Word for word, restate the lines from the one holding "order: Artiodactyla" through the end of the data below, including both endpoints and nothing more.

* EXCERPTED RECORDS *
■ ■ ■ ■ ■ ■ ■
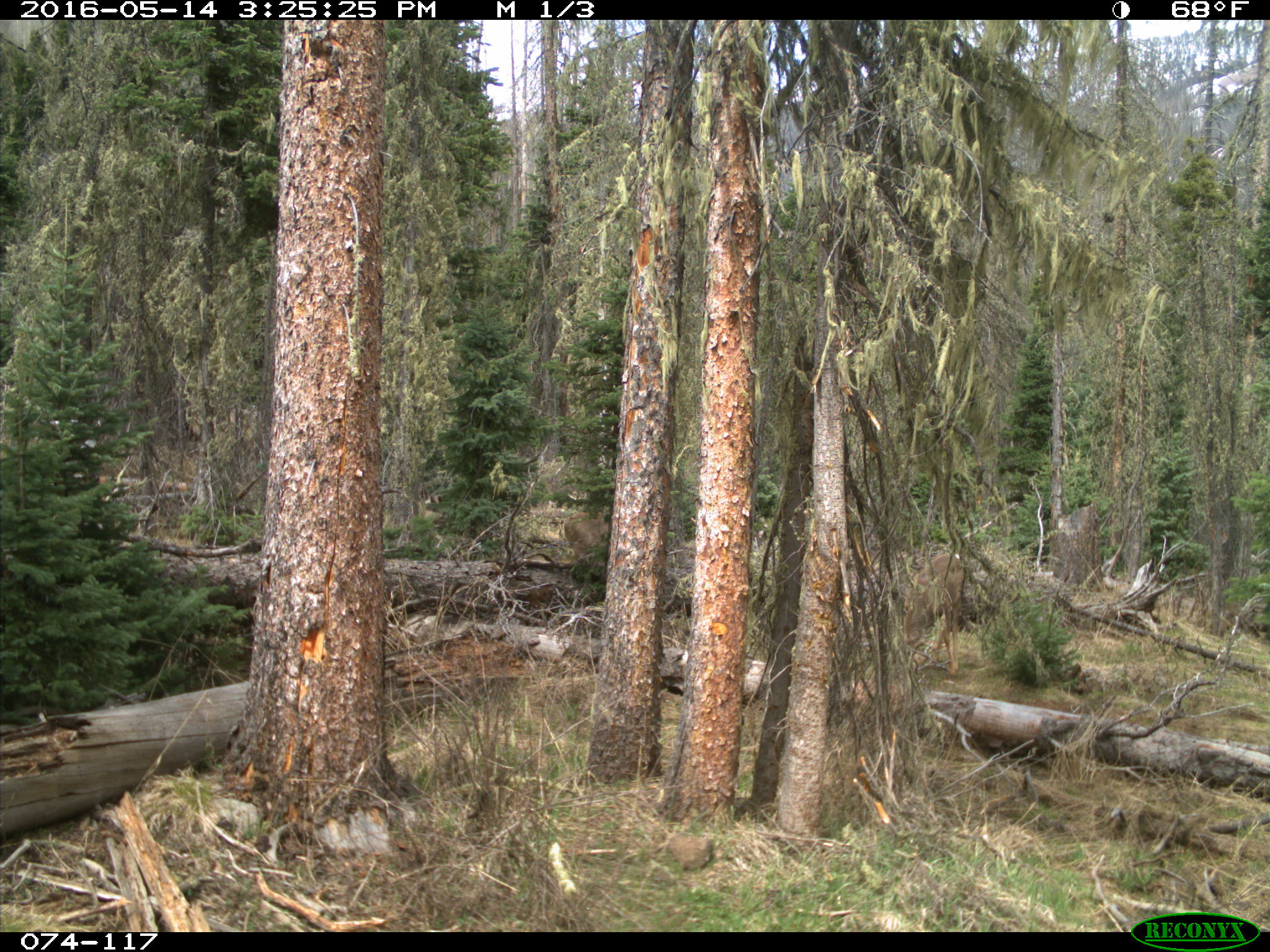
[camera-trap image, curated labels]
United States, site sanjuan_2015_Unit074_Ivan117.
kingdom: Animalia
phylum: Chordata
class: Mammalia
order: Artiodactyla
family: Cervidae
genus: Odocoileus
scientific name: Odocoileus hemionus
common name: mule deer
■ ■ ■ ■ ■ ■ ■
* RESULT *
order: Artiodactyla
family: Cervidae
genus: Odocoileus
scientific name: Odocoileus hemionus
common name: mule deer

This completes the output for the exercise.